** INFORMATION SUPPLIED **
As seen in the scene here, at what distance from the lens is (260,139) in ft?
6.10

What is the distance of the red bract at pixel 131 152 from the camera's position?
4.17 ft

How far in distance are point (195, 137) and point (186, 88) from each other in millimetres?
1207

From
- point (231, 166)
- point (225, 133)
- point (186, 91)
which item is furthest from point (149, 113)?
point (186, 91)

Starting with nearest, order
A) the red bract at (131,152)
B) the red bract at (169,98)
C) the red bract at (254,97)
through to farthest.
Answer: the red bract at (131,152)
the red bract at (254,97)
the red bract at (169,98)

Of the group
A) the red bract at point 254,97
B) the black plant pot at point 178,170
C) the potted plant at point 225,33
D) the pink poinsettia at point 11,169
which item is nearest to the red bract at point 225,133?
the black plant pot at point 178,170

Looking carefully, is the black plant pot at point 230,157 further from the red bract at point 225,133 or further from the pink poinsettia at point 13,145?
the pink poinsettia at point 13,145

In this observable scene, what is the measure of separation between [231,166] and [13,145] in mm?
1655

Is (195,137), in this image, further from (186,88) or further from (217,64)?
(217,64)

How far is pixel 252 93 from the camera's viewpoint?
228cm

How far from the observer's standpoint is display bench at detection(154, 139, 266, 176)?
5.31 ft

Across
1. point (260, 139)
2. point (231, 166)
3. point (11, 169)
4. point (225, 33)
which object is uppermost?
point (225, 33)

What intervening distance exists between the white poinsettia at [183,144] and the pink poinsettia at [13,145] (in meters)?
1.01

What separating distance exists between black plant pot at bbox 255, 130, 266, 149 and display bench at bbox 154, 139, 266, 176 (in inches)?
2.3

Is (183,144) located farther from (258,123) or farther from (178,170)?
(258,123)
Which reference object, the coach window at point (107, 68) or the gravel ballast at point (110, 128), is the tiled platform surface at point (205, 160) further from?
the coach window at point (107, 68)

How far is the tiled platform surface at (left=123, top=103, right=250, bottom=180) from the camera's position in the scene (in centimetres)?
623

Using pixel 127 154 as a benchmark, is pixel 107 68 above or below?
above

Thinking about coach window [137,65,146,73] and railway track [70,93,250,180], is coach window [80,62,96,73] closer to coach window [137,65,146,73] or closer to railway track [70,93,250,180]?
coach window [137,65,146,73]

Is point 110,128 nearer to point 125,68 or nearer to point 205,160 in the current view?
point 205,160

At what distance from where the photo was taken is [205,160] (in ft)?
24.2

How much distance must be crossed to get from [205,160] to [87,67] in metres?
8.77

* * *

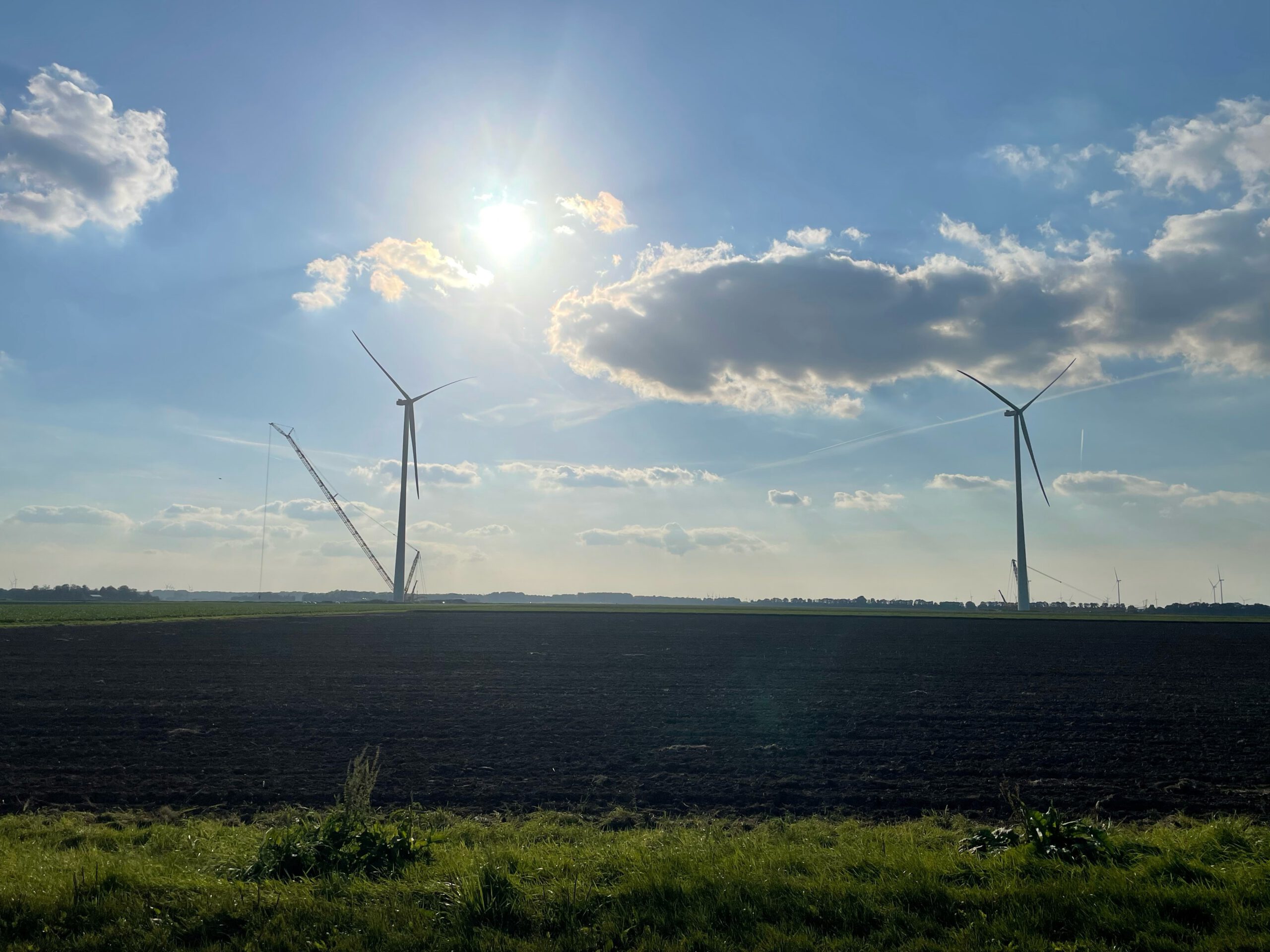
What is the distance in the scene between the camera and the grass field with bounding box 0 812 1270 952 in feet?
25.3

** TASK DIRECTIONS **
Which lines of the records contain the word "exists"? Pull out each of those lines and copy it in full.

** EXERCISE RESULT **
What intervening distance exists between the white poinsettia at [183,144] and the pink poinsettia at [13,145] (in meters)?
What separating distance exists between black plant pot at bbox 255, 130, 266, 149 and display bench at bbox 154, 139, 266, 176 (in inches)?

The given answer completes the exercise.